━━━━━ Supplied text ━━━━━
# Lab 2.0<br>Introducing Numpy & Pandas

## BUS152 - Spring 2024 <br> Brian Brady

### __Objectives__

This lesson will introduce us to two extremely useful and popular libraries that extend what base Python can do.  We can only scratch the suface of everything these two utilities can do, but the plan is to introduce you to the basics now, and you'll pick up more advanced functionality as you begin working on real projects.

Below are the objectives for this lesson.

- Learn why we need to use external libraries and functions
- Learn how to load and call external libraries and functions
- Learn the basics of Numpy and Pandas

### __Loading Libraries__

Recall that everything we've been doing so far is with base Python, and Python is a open source, general purpose coding language.  What this means is, the source code can be adapted and extended to do additional things not included in the base distribution.  This is exactly what makes the langauage so powerful.  

So in our case for data analysis and mathematical modeling, we'll need to get comfortable working with a few extremely common add-on libraries:  Numpy and Pandas.  There will be others that are pretty common, but these first two are the basis for which everything else is built.

First things first, you'll need to _load_ whichever libraries you want to use every time you boot up your favorite IDE or start your Jupyter kernel.  You will almost always need to use Numpy, Pandas, and a few others we'll get to later, for every single project, so you might as well get in the habit of loading them straight away.  The general convention is to load all of your libraries at the top of your script and use common aliases (i.e. `np` for numpy, `pd` for pandas).

To load a library, we use the `import` command, followed by the library name, `numpy`, and then `as alias` if applicable.  This only has to be done once per file, notebook, or session.

In [None]:
# Numpy is imported with the alias "np", and Pandas as "pd", by convention
import numpy as np
import pandas as pd

### __Library Functionality__

We now have access to all of the functions that come with the `numpy` and `pandas` installations.  If we want to know what's available in a library, we can see that simply by using the `dir()` function.
━━━━━
What is needed - Can you copy out the entire Numpy and Pandas lab introduction above, word for word?
━━━━━ Data shown ━━━━━
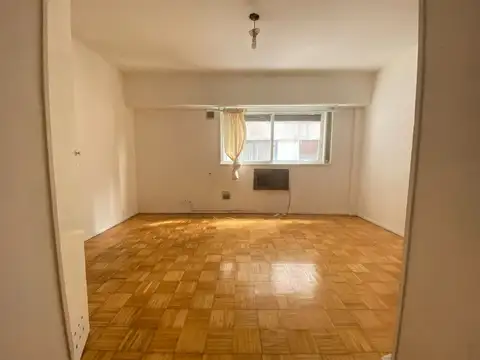 Alquiler Monoambiente Cocina y Baño Refaccionado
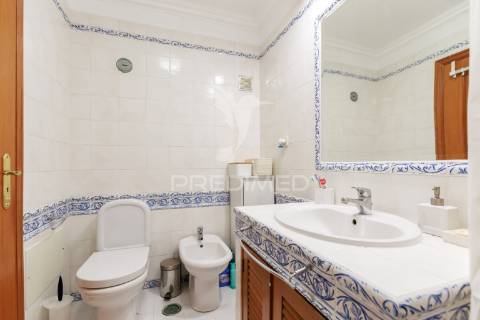 Apartamento t4 na avenida vieira da silva - santa marta do pinhal - corroios - 380.000€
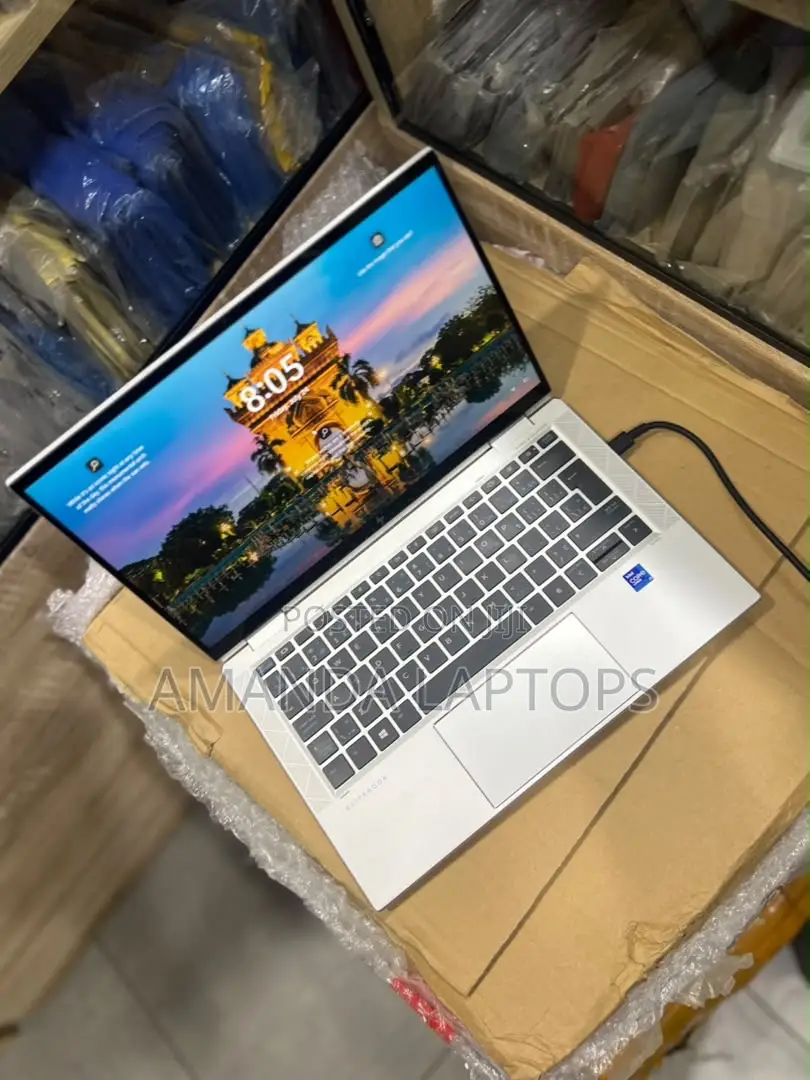 New Laptop HP EliteBook 1040 G8 8GB Intel Core i5 SSD 256GB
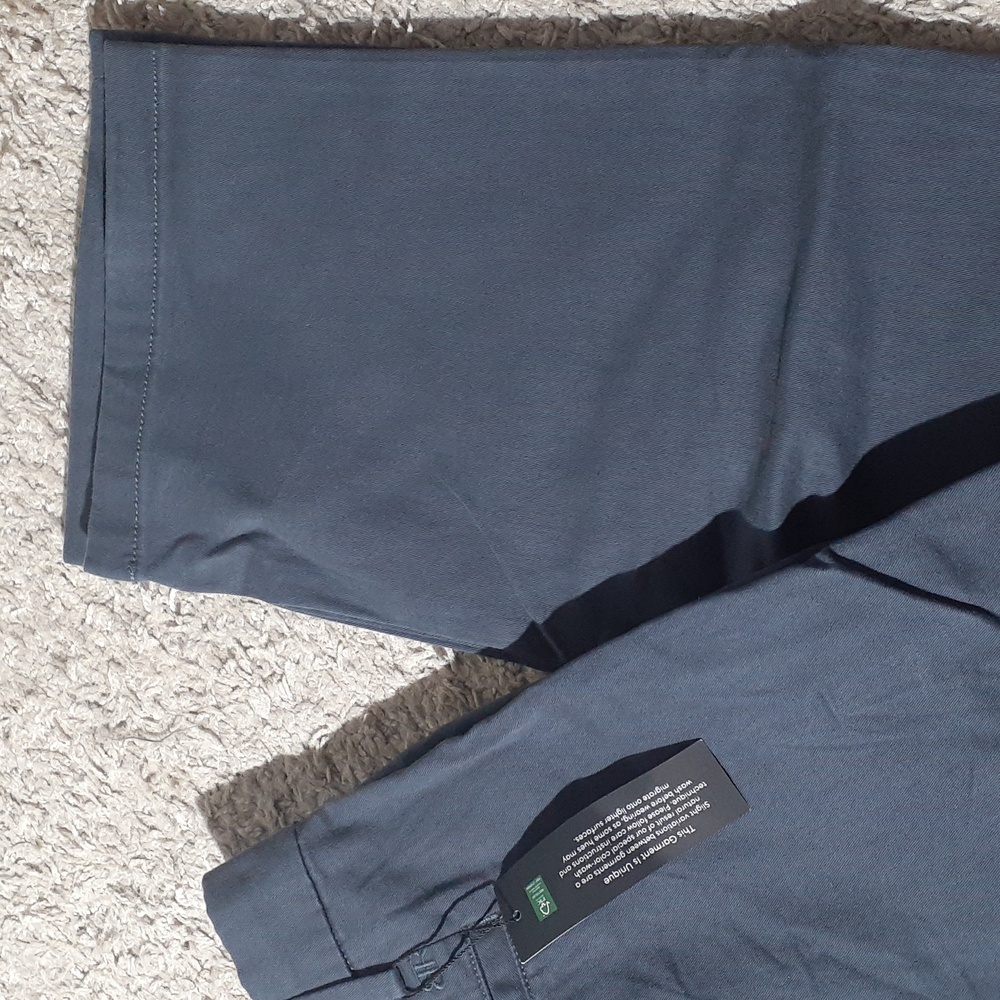 NWOT Banana Republic Flat Front Straight Fit Chinos - Gray - Picture 3 of 6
━━━━━
Completed exercise -
# Lab 2.0<br>Introducing Numpy & Pandas

## BUS152 - Spring 2024 <br> Brian Brady

### __Objectives__

This lesson will introduce us to two extremely useful and popular libraries that extend what base Python can do.  We can only scratch the suface of everything these two utilities can do, but the plan is to introduce you to the basics now, and you'll pick up more advanced functionality as you begin working on real projects.

Below are the objectives for this lesson.

- Learn why we need to use external libraries and functions
- Learn how to load and call external libraries and functions
- Learn the basics of Numpy and Pandas

### __Loading Libraries__

Recall that everything we've been doing so far is with base Python, and Python is a open source, general purpose coding language.  What this means is, the source code can be adapted and extended to do additional things not included in the base distribution.  This is exactly what makes the langauage so powerful.  

So in our case for data analysis and mathematical modeling, we'll need to get comfortable working with a few extremely common add-on libraries:  Numpy and Pandas.  There will be others that are pretty common, but these first two are the basis for which everything else is built.

First things first, you'll need to _load_ whichever libraries you want to use every time you boot up your favorite IDE or start your Jupyter kernel.  You will almost always need to use Numpy, Pandas, and a few others we'll get to later, for every single project, so you might as well get in the habit of loading them straight away.  The general convention is to load all of your libraries at the top of your script and use common aliases (i.e. `np` for numpy, `pd` for pandas).

To load a library, we use the `import` command, followed by the library name, `numpy`, and then `as alias` if applicable.  This only has to be done once per file, notebook, or session.

In [None]:
# Numpy is imported with the alias "np", and Pandas as "pd", by convention
import numpy as np
import pandas as pd

### __Library Functionality__

We now have access to all of the functions that come with the `numpy` and `pandas` installations.  If we want to know what's available in a library, we can see that simply by using the `dir()` function.